Tally the lines below containing "Life" and report only the total.

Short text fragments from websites
╭──
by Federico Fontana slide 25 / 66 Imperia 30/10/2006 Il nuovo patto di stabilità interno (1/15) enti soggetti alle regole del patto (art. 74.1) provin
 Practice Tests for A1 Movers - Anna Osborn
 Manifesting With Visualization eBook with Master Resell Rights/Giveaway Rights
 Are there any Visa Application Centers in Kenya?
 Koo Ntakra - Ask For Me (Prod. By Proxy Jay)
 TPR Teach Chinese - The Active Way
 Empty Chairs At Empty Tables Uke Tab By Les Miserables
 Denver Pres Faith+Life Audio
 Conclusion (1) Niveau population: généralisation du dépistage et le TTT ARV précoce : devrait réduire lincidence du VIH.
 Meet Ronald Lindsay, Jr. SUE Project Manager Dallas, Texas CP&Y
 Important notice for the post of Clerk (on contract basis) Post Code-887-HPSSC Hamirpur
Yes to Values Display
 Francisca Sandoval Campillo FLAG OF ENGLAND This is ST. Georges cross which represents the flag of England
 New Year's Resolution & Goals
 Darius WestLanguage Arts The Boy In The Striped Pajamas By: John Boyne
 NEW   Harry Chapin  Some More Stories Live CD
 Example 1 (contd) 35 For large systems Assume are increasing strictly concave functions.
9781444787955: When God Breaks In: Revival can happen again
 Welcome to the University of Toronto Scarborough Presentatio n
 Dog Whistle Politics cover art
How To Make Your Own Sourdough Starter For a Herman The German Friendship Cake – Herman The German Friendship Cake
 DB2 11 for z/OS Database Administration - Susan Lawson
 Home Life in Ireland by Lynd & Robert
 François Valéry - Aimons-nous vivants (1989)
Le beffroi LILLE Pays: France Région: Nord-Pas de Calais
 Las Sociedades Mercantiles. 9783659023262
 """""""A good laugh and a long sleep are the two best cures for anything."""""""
╰──
=== Response to this task ===
2